Monitored plasma and intrahepatic metabolites. After entry into the cell, sofosbuvir is cleaved by carboxylesterase 1 (CES1) to form metabolite X. Subsequent cleavage of the phosphoramidate bond results in the formation of GS-331007 monophosphate (MP), which can be dephosphorylated to form GS-331007 or sequentially phosphorylated to form the pharmacologically active metabolite GS-331007 triphosphate (TP). Ribavirin is primarily taken up into hepatocytes by nucleoside transporters and is rapidly phosphorylated to form its pharmacologically active nucleotide metabolites.

FIG 2

LC–MS-MS chromatograms for sofosbuvir metabolites. Shown is the separation of intracellular metabolites GS-331007 (a), GS-331007 monophosphate (MP) (b), metabolite X (c), GS-331007 diphosphate (DP) (d), GS-331007 triphosphate (TP) (e), and the internal standard chloro-ATP (f) using reverse-phase ion-pairing chromatography and negative-mode MS-MS analysis. The retention times and mass-to-charge ratios (m/z) for the parent and daughter ions of each analyte are indicated. A liver sample from a representative patient was analyzed.

FIG 3

Median concentrations of sofosbuvir and ribavirin metabolites in human liver sections after 3 to 52 weeks of treatment with sofosbuvir and ribavirin. Concentrations of each individual metabolite and total metabolites are shown for sofosbuvir (a and c, respectively) and ribavirin (b and d, respectively). Results for patients who had been off therapy for more than 5 days (□), those with detectable HCV at the time of transplantation (△), those who relapsed posttransplantation (○), and those who had pTVR (●) are indicated. Results for one subject who had been off therapy for 5 days and also had detectable HCV at the time of transplantation are indicated by asterisks. The five patients with the lowest levels of sofosbuvir-related metabolites stopped therapy ≥3 weeks before transplantation. Lines indicate median concentrations of sofosbuvir (70.3 μM; range, 0.382 to 252 μM) and ribavirin (329 μM; range, 10.1 to 1,800 μM) in the 30 patients.

FIG 4

Endogenous adenosine nucleotide concentrations in human liver sections. ATP concentrations (median, 360 μM) and the ratio of ATP to the sum of AMP and ADP (0.2) were approximately 10-fold lower than those reported in the literature (3,100 μM and 2, respectively) (23), suggesting postcollection dephosphorylation of the samples.

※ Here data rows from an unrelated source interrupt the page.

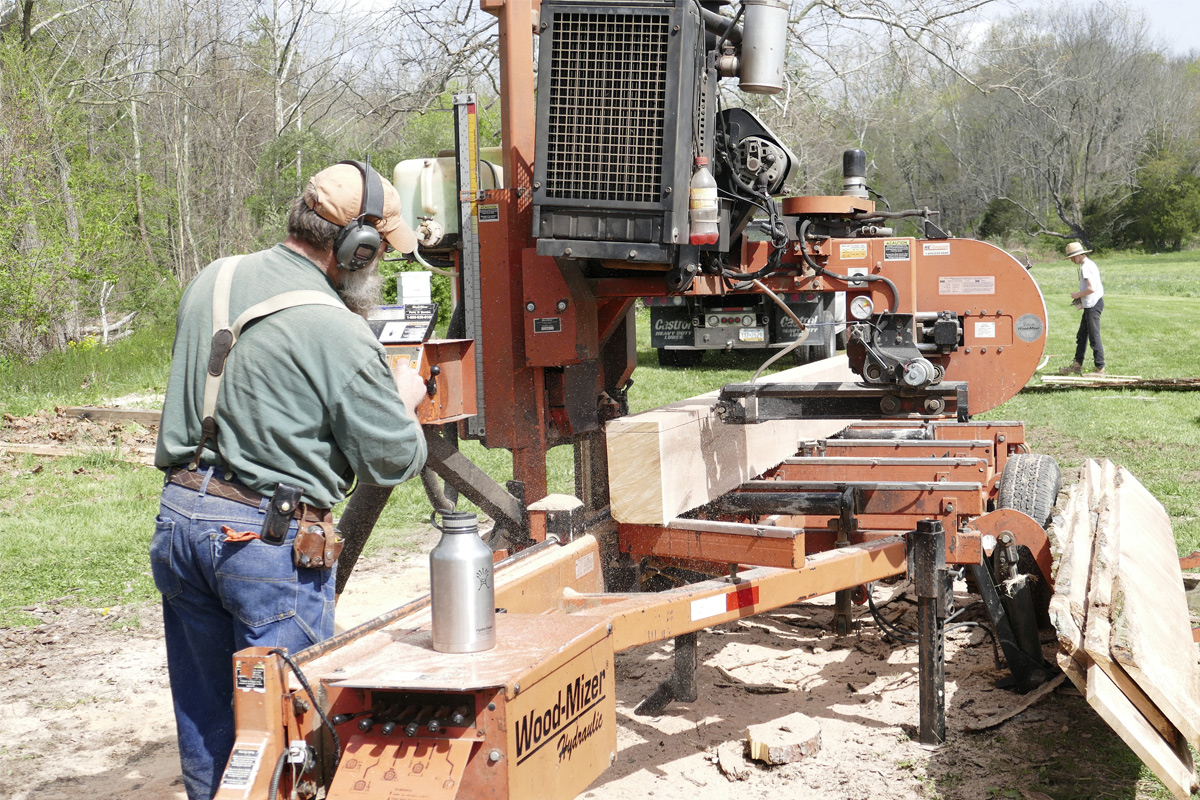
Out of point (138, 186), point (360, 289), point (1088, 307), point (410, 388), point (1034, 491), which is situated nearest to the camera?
point (360, 289)

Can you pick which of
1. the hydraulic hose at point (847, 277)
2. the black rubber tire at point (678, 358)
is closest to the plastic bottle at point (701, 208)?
the hydraulic hose at point (847, 277)

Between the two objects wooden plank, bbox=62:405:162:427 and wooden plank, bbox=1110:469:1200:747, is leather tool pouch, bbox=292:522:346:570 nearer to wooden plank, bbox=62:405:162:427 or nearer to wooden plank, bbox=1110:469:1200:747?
wooden plank, bbox=1110:469:1200:747

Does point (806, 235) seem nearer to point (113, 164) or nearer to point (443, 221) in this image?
point (443, 221)

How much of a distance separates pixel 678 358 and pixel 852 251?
11.5 m

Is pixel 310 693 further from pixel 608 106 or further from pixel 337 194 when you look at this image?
pixel 608 106

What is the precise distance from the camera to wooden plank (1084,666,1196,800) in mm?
3186

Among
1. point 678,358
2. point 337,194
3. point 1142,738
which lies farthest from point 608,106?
point 678,358

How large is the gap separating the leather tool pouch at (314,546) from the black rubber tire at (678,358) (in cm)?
1339

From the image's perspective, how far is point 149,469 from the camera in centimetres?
961

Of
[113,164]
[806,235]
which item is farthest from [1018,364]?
[113,164]

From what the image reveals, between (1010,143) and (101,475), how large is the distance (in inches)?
2112

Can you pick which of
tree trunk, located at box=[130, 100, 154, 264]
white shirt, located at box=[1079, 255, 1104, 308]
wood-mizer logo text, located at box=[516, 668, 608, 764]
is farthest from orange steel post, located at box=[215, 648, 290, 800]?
tree trunk, located at box=[130, 100, 154, 264]

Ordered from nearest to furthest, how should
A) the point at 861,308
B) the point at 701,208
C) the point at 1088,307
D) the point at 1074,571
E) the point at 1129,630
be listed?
1. the point at 1129,630
2. the point at 701,208
3. the point at 1074,571
4. the point at 861,308
5. the point at 1088,307

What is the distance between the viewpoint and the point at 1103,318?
21984 mm
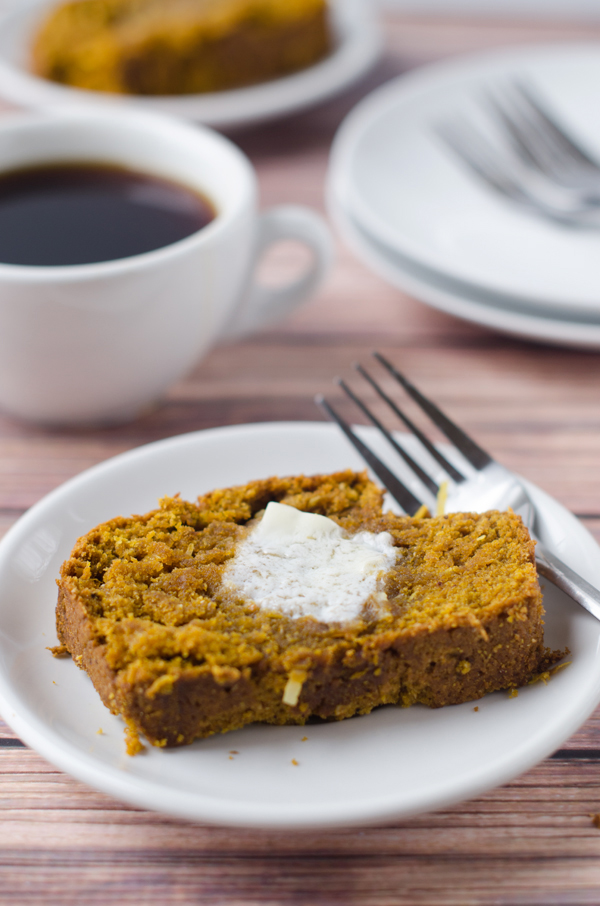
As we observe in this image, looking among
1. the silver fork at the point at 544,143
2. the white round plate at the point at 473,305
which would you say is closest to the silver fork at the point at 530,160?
the silver fork at the point at 544,143

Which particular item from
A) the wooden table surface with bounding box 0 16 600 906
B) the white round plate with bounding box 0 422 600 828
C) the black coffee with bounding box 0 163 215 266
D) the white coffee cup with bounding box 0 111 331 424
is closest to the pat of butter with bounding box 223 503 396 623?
the white round plate with bounding box 0 422 600 828

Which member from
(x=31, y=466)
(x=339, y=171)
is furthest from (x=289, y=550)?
(x=339, y=171)

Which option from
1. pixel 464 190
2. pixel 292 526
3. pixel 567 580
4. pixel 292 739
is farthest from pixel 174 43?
pixel 292 739

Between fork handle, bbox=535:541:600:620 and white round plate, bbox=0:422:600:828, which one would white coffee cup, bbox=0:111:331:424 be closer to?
white round plate, bbox=0:422:600:828

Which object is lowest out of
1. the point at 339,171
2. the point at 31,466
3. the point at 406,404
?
the point at 31,466

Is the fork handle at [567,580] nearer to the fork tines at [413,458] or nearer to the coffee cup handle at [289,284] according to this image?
the fork tines at [413,458]

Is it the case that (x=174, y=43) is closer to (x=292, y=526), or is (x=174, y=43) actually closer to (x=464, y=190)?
(x=464, y=190)

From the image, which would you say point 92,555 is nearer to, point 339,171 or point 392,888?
point 392,888
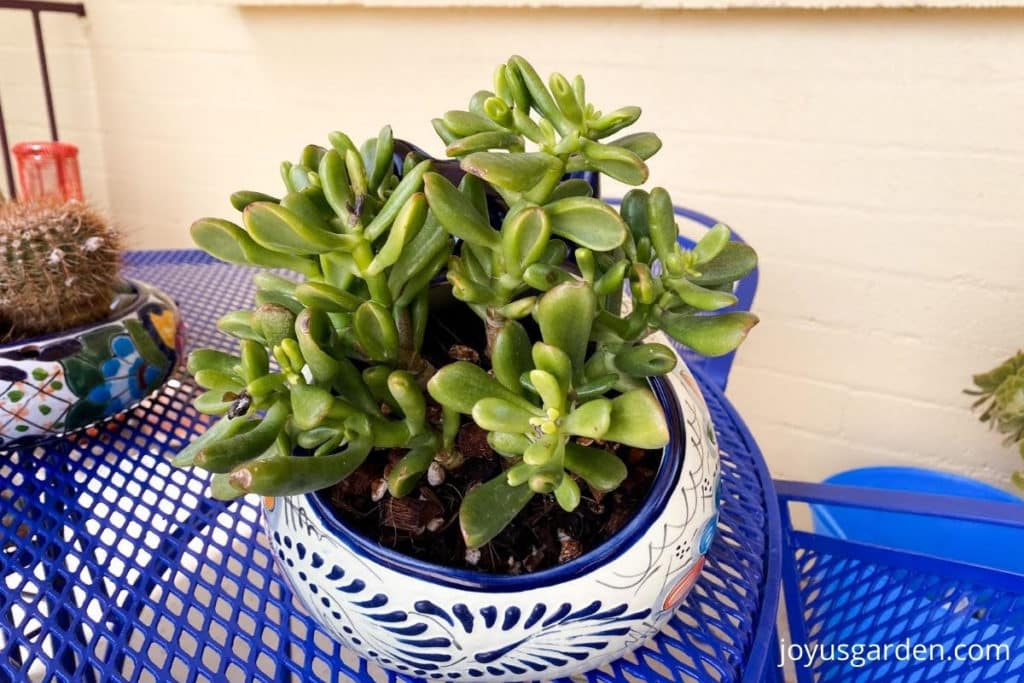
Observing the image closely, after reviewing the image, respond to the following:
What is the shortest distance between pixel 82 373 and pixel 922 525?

Lines represent the median concentrations in liver sections collected from 30 patients.

FIG 5

In vitro metabolism of sofosbuvir (left) and ribavirin (right) in primary human hepatocytes. Following a 2-h pulse incubation, the drug-containing medium was removed and was replaced with fresh medium without drug. Incubation with sofosbuvir led to the rapid appearance of metabolite X, which egressed following removal of the drug from the medium, allowing more-persistent exposure to the pharmacologically active triphosphate. Ribavirin was concentrated in cells and rapidly metabolized to its triphosphate metabolite. At 24 h, the triphosphate metabolites accounted for approximately 70% of the total intracellular metabolites for both sofosbuvir and ribavirin. Based on the observation of dose linearity, incubations of 1, 5, and 10 μM sofosbuvir were dose-normalized to 1 μM. The pulse incubation concentration for ribavirin was 100 μM. Results are means ± standard deviations for cells from 14 (sofosbuvir) or 2 (ribavirin) donors, with results at each time point taken from duplicate incubations.